UN forces returning control of security to Liberia

Dakar - After devastating back-to-back civil wars in Liberia, the UN launched a peacekeeping mission in September 2003 to ensure security, rebuild police and military forces from scratch, and disarm rebels.

On June 30, the mission known as Unmil finally hands back security to Liberia's military and police.

But have its goals been achieved and why did it take so long?

Why did the UN launch a mission?

In August 2003 a peace agreement was signed in Liberia that ended the second of two civil wars that killed hundreds of thousands and displaced many more.

The four-year war pitched rebels unhappy with then president Charles Taylor, a former warlord and rebel leader, against troops loyal to him.

Many of these fighters had barely hit their teens when they took up arms, but went on to seize four-fifths of the country, some backed by neighbouring Guinea.

The United Nations Security Council cited the number of internally displaced people, the dire humanitarian situation and the need to oversee the implementation of the ceasefire as reasons for an immediate deployment of a large peacekeeping mission.

Sweeping UN sanctions were imposed after the conflict, including travel bans, assets freezes and a ban on lumber and diamond exports.

Where did they start?

The first of 15 000 peacekeepers began arriving on October 1, 2003, replacing west African troops who guarded the seaside capital Monrovia.

The mission began with a huge disarmament campaign which got off to a rocky start with former fighters and government troops rioting in protest at door-to-door searches for weapons.

A disarmament programme enrolled more than 96 000 men, women and children who handed in about 27 000 weapons and millions of rounds of ammunition in 2004 alone.

What happened to the security forces?

Liberia's former security forces were dissolved, and a new police and military force began training in compliance with the 2003 peace deal.

The dissolved troops were loyal to Taylor, who later became the first ex head of state to be convicted for war crimes by an international tribunal. He was accused of planning, aiding and abetting war crimes in neighbouring Sierra Leone in 2012.

His forces terrorised and brutalised Liberians during the country's own conflict, and were seen as too politicised to stay in place.

How were new forces built?

Police training began in 2004, and by 2008 Unmil had trained 3 662 new police agents.

Some new recruits were quickly accused of committing crimes themselves and faced allegations of incompetence.

The US government sponsored the revamping of the Armed Forces of Liberia (AFL), out-sourcing the training of the force to a private company, Dyncorp International.

What about today?

According to the most recent figures available, Liberia's armed forces stand at 2 050 personnel, along with 5 170 police, according to a UN report.

By contrast, Unmil had 3 745 uniformed personnel as of March 2016, comprising 2 592 troops, 71 military observers and 1 082 police.

This will drop under 2 000 by June 30.

The police still have a poor reputation among locals, according to experts, and face an uphill battle with little equipment and very low salaries.

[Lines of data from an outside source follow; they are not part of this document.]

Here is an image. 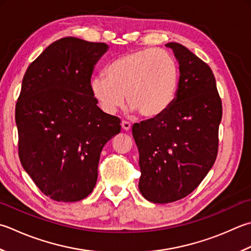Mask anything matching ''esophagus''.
Returning a JSON list of instances; mask_svg holds the SVG:
<instances>
[{"label": "esophagus", "instance_id": "esophagus-1", "mask_svg": "<svg viewBox=\"0 0 251 251\" xmlns=\"http://www.w3.org/2000/svg\"><path fill=\"white\" fill-rule=\"evenodd\" d=\"M121 125H122V128H123V130H125V131H129V130H130V128H131V125L129 124L128 122L123 121Z\"/></svg>", "mask_w": 251, "mask_h": 251}]
</instances>
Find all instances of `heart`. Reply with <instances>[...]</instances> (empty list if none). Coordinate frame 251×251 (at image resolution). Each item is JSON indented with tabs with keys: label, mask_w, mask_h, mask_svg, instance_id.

Most are unarmed.

Liberia must also ensure security along its porous border with Ivory Coast, which is also emerging from years of turmoil.

Authorities and UN experts have blamed armed groups operating from Liberia for a string of attacks on western Ivory Coast, while tens of thousands of Ivorians have sought refuge in Liberia during the years of unrest in their country.

What about the former fighters?

Former combatants, including teenagers who had known nothing other than a life of conflict, continued to pose a headache for national security forces and the UN long after the conflict wound up.

Since the end of the war, there was little sympathy for ex-child soldiers, many of whom committed the most depraved abuses. Thousands of young men and women remain traumatised and often jobless well into their thirties.

Robberies and burglaries have hit Monrovia successively since 2003, carried out by adults who as children missed out on schooling because they were recruited by rebels to kill and maim.

What challenges remain?

Budgetary constraints are severe. Unmil has a $344m annual budget, while the draft national security budget for Liberia for 2016/2017 is only about $90m. The document described the coffers as "exceptionally constrained" at a time when "the country faces critical security and democratic transitions".

There is also concern that the security sector remains politicised and that appointments are made on the basis of connections.

In May 2016 the UN Security Council voted unanimously to lift an arms embargo on non-state groups, the last punitive measure in force, a decision that will be closely watched in Liberia.